1. A combined complex pumping plant having a plurality of housings, cross-sectionally U-shaped expansible and contractible diaphragms provided in the interior of said housings and dividing the same into a pressure chamber and a pumping chamber, and arms moving slidingly into and toward the outside of said housings and supporting at the free ends thereof said diaphragms, said pressure chambers being connected to liquid pressure sources, said pumping chambers being communicated with liquid feed ports and liquid discharge ports, charactetized in that said arms (5ʹ) fitted movably in said housings are adapted to be operated in different phases via a connecting bar (10) joined to a frame (7).

2. A combined complex pumping plant according to Claim 1, wherein the number of said housings is two, said arms (5ʹ) being connected to the end portions of a single connecting bar (10) which is supported pivotably via a pin (9).

3. A combined complex pumping plant according to Claim 2, wherein said arms can be engaged with and disengaged from said connecting bar by electromagnetic clutches.

4. A combined complex pumping plant according to Claim 2, wherein said arms are connected to said connecting bar via cushion springs.

5. A combined complex pumping plant according to Claim 2, wherein both of said pressure chambers are controlled by a single servo valve (13).

6. A combined complex pumping plant according to Claim 1, wherein said arms in said housing pair are formed of a single arm, one more identical housing pair having an identical arm being disposed in parallel with the first-mentioned housing pair, said integral arms in said housing pairs being connected unitarily by a single connecting bar which is supported pivotably via a pin on said frame (fig. 2).

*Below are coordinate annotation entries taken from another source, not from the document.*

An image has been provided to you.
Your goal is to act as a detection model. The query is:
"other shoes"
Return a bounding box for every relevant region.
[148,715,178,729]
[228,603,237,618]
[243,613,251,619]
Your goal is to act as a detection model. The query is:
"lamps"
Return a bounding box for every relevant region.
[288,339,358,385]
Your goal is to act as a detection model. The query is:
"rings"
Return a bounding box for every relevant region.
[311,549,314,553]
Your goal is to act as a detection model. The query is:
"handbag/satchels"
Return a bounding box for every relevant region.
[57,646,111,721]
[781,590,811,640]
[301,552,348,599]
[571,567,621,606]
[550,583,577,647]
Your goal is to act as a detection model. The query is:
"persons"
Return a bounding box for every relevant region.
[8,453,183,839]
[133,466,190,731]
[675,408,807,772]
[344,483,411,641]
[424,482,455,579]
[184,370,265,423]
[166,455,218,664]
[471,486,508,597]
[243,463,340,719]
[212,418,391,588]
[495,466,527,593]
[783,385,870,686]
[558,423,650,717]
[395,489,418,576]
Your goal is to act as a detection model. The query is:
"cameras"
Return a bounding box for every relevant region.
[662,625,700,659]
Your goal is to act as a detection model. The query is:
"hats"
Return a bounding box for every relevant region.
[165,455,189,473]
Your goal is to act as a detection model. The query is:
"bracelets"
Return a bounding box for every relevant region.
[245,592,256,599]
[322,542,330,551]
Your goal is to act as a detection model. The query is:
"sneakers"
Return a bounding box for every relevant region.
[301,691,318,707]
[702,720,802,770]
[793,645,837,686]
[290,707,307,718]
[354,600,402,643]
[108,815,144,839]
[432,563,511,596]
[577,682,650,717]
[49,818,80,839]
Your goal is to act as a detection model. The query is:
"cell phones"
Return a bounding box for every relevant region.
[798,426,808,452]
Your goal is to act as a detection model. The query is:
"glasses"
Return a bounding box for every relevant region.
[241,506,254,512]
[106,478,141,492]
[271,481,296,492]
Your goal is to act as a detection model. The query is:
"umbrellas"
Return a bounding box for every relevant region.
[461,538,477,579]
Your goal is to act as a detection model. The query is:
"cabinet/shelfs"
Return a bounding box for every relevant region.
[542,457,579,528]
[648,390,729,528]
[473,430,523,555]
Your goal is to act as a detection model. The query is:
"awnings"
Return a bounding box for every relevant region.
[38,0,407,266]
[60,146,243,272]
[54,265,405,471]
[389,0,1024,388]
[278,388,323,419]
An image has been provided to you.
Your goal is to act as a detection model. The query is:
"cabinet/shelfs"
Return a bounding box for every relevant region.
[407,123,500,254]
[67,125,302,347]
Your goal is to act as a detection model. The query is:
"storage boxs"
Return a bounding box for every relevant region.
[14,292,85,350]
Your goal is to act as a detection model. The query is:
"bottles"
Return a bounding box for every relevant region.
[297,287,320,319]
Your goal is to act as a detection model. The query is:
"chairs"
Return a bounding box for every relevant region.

7. A combined complex pumping plant according to Claim 1, wherein said plural housings (1) are arranged circularly, said arms (5ʹ) fitted movably in said housings being supported on cranks (29) of different phases on a crankshaft which is supported pivotably on said frame.

8. A combined complex pumping plant according to Claim 7, wherein servo valves for controlling said pressure chambers in said housings are provided independently of each other.

9. A combined complex pumping plant according to Claim 7, wherein said arms fitted movably in said housings have limit switches for said servo valves.